4.  The last area I want to mention, on which modern knowledge of the brain throws light, is that all higher primates  – including of course us humans – have developed what we might paradoxically call  “gut instincts” about when we can trust our fellows,  and when they are trying to deceive us.   Evolutionary psychology has made us more consciously aware of this  – aware of how,   along with sometimes trying to deceive, and being on guard against being deceived, we have become very efficient at deceiving ourselves.   This means  that we do not always know accurately what we are feeling,  or what motives are really driving us.

And this ability we have, to pull the wool over our own eyes,  combines with the problem of parts of the brain that were shaped a million years ago having difficulty coping with modern life  — so that self-knowledge  – our understanding what is really going on inside our heads  – can become very, very difficult.

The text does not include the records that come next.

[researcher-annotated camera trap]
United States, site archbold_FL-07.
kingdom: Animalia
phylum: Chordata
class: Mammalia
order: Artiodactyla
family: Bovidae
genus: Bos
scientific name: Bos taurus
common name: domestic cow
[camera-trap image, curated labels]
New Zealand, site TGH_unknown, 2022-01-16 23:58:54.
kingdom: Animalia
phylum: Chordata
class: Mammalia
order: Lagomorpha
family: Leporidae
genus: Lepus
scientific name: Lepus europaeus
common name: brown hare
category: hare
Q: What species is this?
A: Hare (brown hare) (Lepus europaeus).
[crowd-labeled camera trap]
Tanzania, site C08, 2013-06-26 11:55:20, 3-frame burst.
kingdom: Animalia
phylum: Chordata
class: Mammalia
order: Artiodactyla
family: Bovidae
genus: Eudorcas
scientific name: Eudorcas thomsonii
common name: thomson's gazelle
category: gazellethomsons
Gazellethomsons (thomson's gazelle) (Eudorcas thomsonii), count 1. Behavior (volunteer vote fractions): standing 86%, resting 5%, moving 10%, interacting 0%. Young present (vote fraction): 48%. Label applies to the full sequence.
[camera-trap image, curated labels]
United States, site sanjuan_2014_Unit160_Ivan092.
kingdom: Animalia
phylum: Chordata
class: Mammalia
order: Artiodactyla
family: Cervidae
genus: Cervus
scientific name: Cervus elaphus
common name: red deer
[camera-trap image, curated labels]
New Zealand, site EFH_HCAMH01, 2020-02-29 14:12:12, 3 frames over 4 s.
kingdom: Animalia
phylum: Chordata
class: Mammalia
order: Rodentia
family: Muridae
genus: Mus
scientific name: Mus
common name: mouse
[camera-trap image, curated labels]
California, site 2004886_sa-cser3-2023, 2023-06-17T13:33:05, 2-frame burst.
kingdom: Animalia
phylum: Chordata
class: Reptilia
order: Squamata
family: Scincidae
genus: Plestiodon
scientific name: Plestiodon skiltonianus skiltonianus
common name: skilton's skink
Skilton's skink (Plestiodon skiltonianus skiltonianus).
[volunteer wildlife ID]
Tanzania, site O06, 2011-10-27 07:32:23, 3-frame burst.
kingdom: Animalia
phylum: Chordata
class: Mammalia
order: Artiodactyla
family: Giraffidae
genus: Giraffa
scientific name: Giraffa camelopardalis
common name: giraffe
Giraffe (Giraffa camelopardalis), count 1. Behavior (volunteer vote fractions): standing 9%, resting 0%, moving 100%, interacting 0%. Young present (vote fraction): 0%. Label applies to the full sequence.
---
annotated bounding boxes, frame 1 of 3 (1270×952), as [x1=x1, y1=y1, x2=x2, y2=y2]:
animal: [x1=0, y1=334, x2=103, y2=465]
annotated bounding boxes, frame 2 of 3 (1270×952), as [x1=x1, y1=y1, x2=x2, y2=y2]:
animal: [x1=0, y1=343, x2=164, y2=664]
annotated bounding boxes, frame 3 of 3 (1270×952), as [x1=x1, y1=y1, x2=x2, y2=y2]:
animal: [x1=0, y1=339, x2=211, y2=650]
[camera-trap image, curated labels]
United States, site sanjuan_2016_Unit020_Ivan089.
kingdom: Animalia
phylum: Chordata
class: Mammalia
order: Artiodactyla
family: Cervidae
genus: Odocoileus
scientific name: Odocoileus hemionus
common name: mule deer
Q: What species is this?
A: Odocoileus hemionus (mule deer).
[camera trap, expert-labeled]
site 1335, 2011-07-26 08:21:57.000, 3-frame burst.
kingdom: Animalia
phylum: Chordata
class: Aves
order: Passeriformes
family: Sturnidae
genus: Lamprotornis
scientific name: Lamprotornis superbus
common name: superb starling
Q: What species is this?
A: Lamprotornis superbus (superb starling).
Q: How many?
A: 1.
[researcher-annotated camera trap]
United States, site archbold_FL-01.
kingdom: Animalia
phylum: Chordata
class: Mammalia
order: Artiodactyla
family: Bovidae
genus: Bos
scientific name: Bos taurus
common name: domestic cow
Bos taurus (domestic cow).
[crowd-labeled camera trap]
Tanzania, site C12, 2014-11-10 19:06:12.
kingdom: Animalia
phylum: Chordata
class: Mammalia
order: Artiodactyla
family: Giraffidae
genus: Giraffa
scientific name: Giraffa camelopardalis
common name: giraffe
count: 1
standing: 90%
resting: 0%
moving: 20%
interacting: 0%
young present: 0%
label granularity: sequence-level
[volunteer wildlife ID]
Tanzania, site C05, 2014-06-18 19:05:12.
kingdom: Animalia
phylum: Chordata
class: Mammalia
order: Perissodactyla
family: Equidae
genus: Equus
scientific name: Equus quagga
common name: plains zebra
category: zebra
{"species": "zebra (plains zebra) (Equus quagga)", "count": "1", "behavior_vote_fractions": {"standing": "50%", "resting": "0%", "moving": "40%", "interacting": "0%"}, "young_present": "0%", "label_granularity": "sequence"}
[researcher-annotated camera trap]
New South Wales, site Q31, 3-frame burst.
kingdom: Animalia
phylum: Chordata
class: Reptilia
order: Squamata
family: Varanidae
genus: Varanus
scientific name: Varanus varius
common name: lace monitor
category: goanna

I started this second section by quoting St Paul – who became the primary source of all the Church’s teaching  about  the in-built and inescapable tendency of all humans, to sin.  From this, a belief in the necessity of deliverance from sin and guilt became the foundation  –  and almost the reason for existence   –  of the Western Christian Church.    But Michael Dowd is arguing that our modern knowledge of what it means to be human, of how we came to be the way we are – and in particular our knowledge of how our human brains have evolved, offers us a radically different,   and much more accurate  foundation  on which to build religious faith and live a religious life.  In particular,  it raises sharp questions about the whole idea of sin.

So – do you think Michael Dowd is basically right  – that this modern knowledge is a superior basis  for religion to the old ideas such as we find in St Paul and other parts of the Bible ??